*SUPPLIED MATERIAL*
━━━━━━━━━━
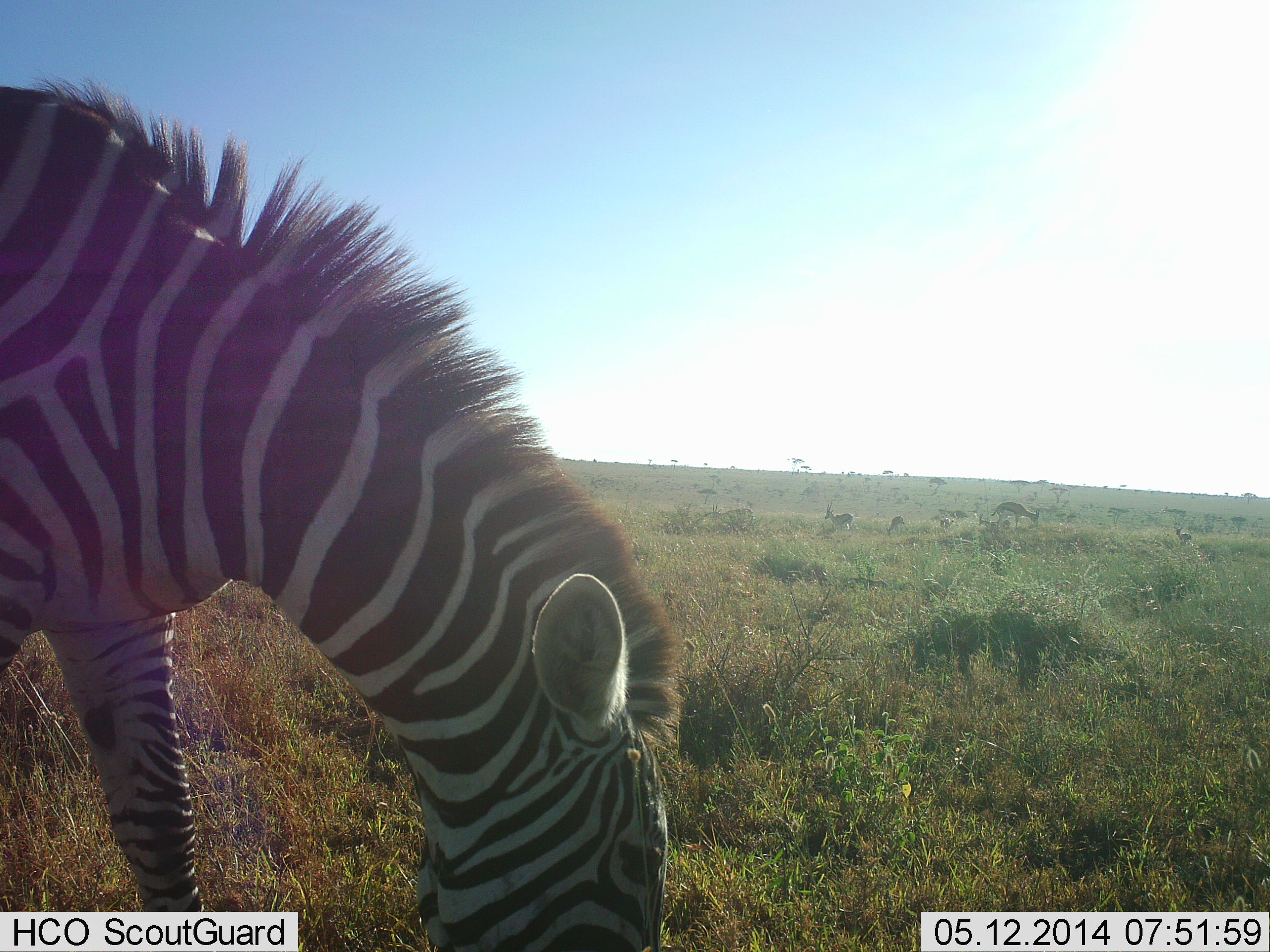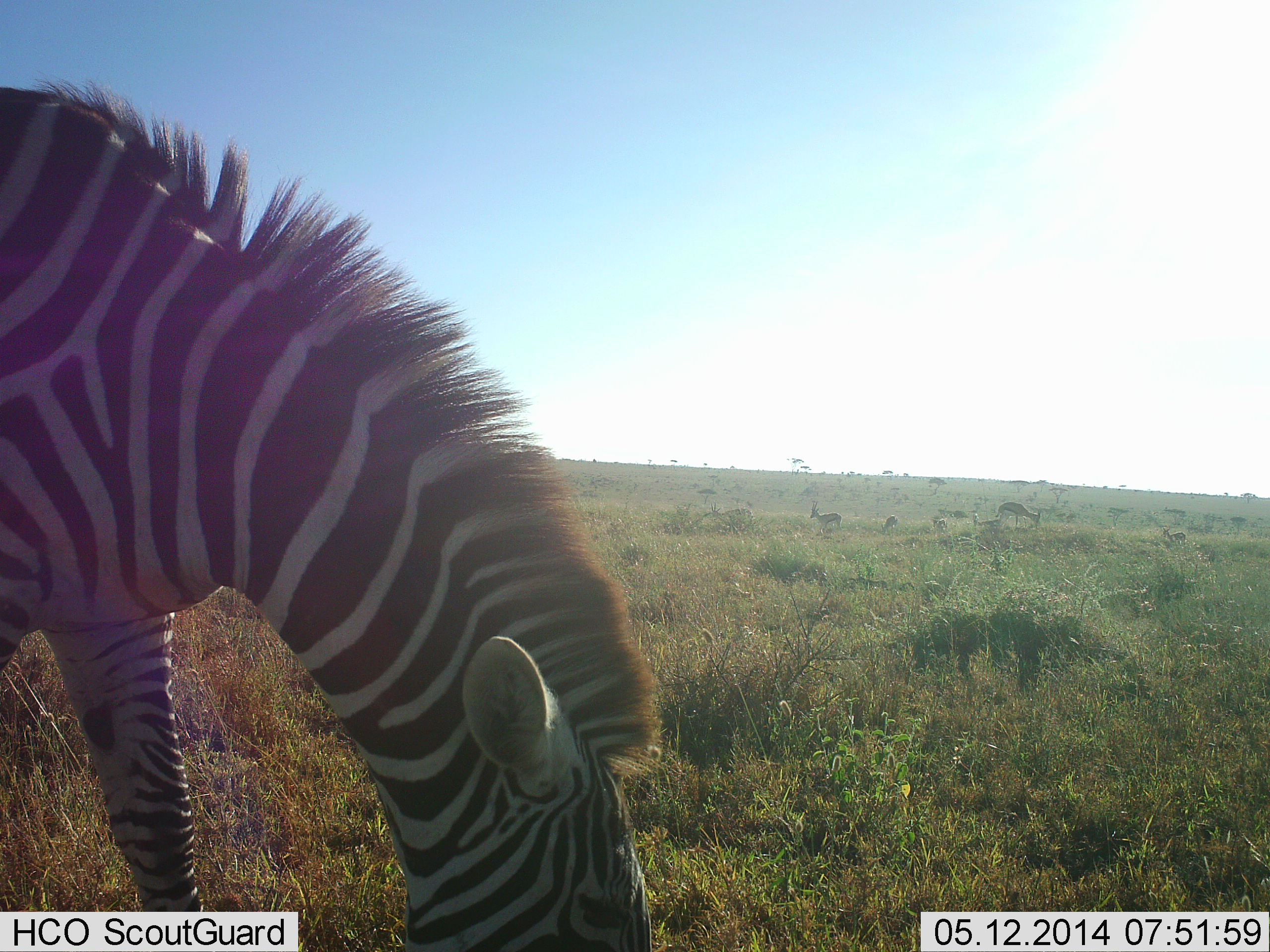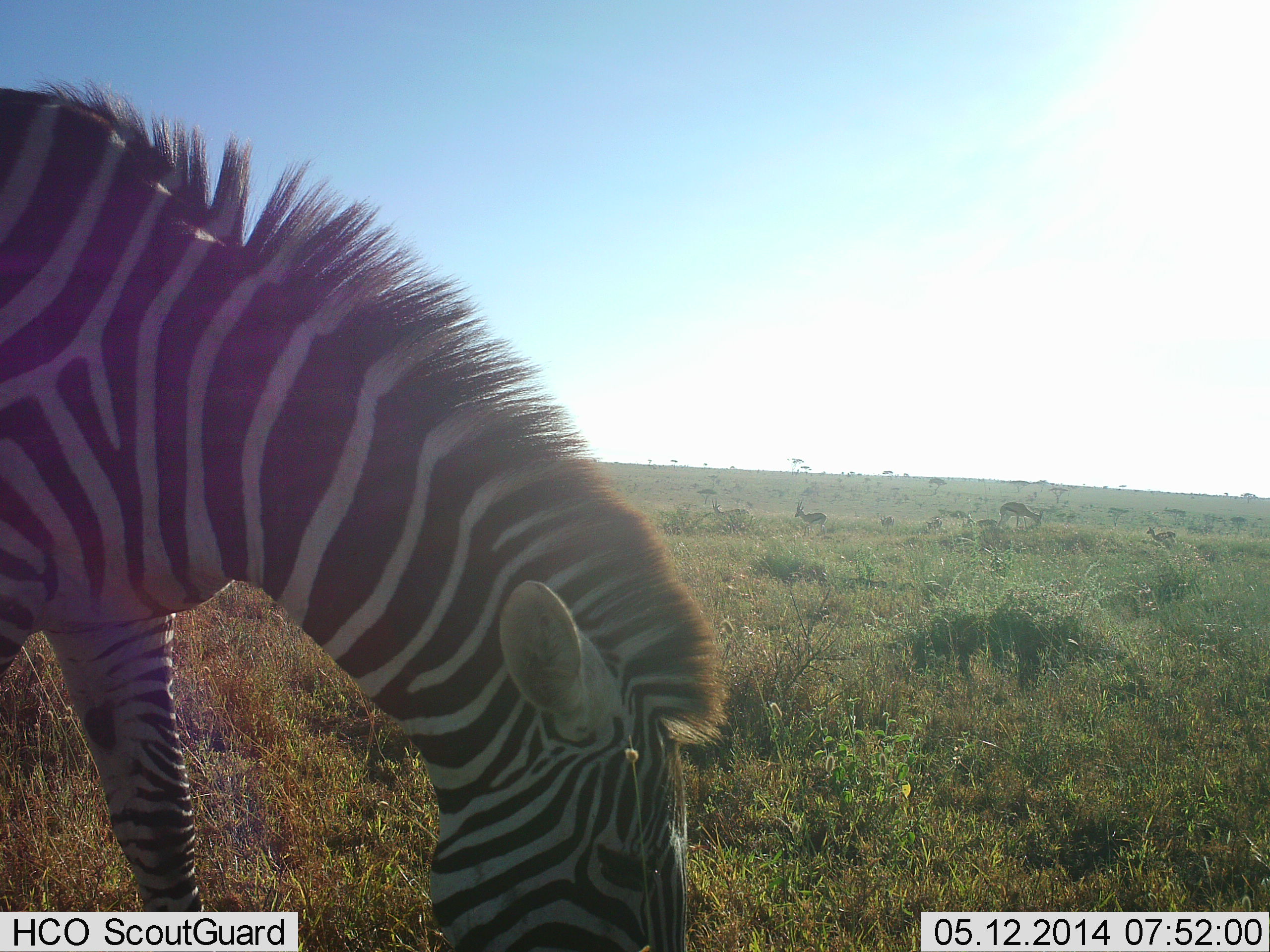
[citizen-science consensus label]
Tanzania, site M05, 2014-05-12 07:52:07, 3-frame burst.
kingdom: Animalia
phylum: Chordata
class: Mammalia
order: Artiodactyla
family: Bovidae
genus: Eudorcas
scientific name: Eudorcas thomsonii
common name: thomson's gazelle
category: gazellethomsons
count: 6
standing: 18%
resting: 9%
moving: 82%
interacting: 0%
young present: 9%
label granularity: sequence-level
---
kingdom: Animalia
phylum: Chordata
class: Mammalia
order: Perissodactyla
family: Equidae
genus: Equus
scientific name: Equus quagga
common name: plains zebra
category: zebra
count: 1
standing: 16%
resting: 0%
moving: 0%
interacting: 0%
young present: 0%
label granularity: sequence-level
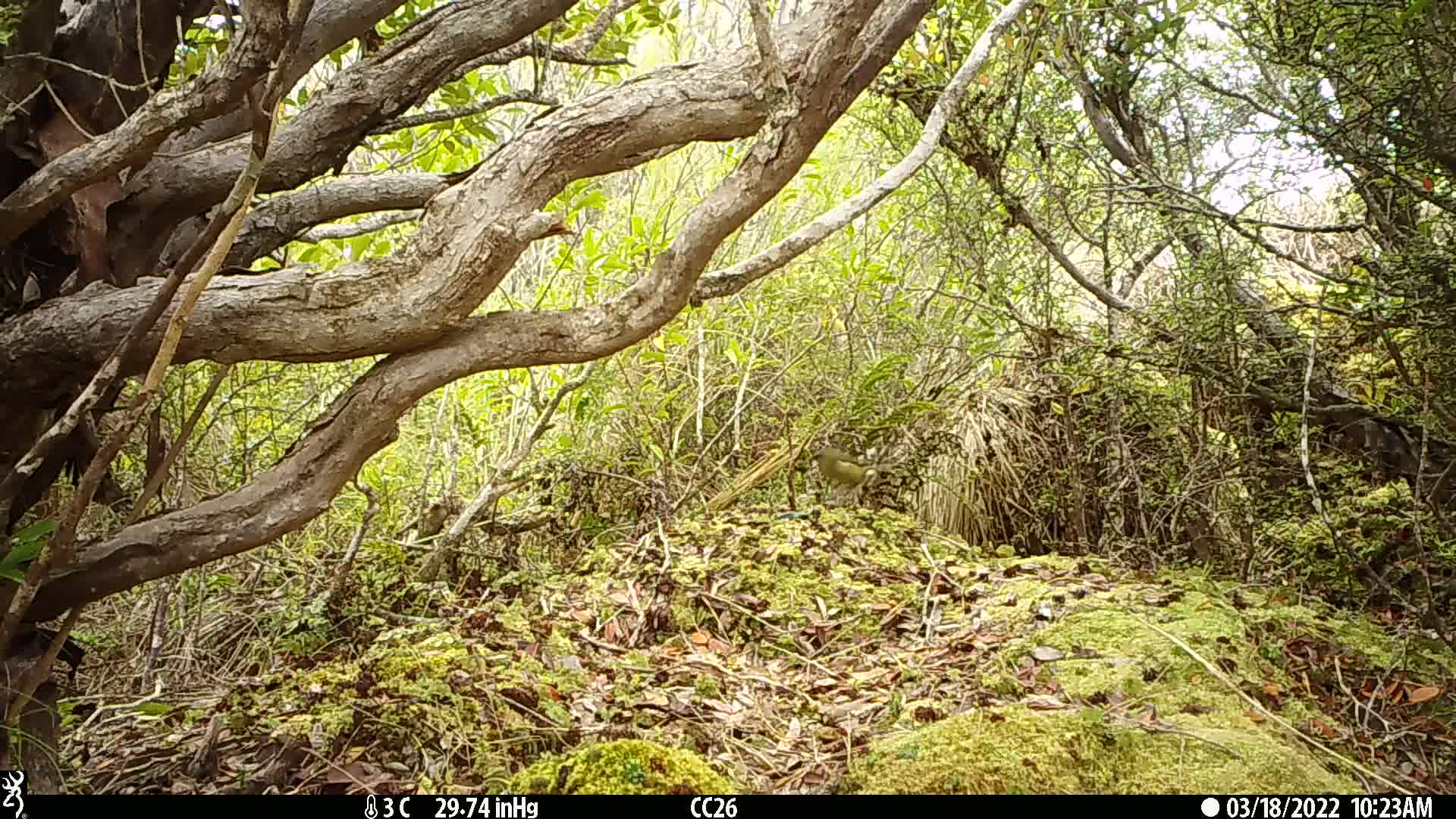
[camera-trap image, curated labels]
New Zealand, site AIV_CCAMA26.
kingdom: Animalia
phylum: Chordata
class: Aves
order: Passeriformes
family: Meliphagidae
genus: Anthornis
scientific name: Anthornis melanura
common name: new zealand bellbird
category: bellbird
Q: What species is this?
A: Bellbird (new zealand bellbird) (Anthornis melanura).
━━━━━━━━━━
*YOUR ASSIGNMENT*
Quote all the lines above exactly as given. Do not include the pictures.

*RESULT FOR THIS TASK*
[citizen-science consensus label]
Tanzania, site M05, 2014-05-12 07:52:07, 3-frame burst.
kingdom: Animalia
phylum: Chordata
class: Mammalia
order: Artiodactyla
family: Bovidae
genus: Eudorcas
scientific name: Eudorcas thomsonii
common name: thomson's gazelle
category: gazellethomsons
count: 6
standing: 18%
resting: 9%
moving: 82%
interacting: 0%
young present: 9%
label granularity: sequence-level
---
kingdom: Animalia
phylum: Chordata
class: Mammalia
order: Perissodactyla
family: Equidae
genus: Equus
scientific name: Equus quagga
common name: plains zebra
category: zebra
count: 1
standing: 16%
resting: 0%
moving: 0%
interacting: 0%
young present: 0%
label granularity: sequence-level
[camera-trap image, curated labels]
New Zealand, site AIV_CCAMA26.
kingdom: Animalia
phylum: Chordata
class: Aves
order: Passeriformes
family: Meliphagidae
genus: Anthornis
scientific name: Anthornis melanura
common name: new zealand bellbird
category: bellbird
Q: What species is this?
A: Bellbird (new zealand bellbird) (Anthornis melanura).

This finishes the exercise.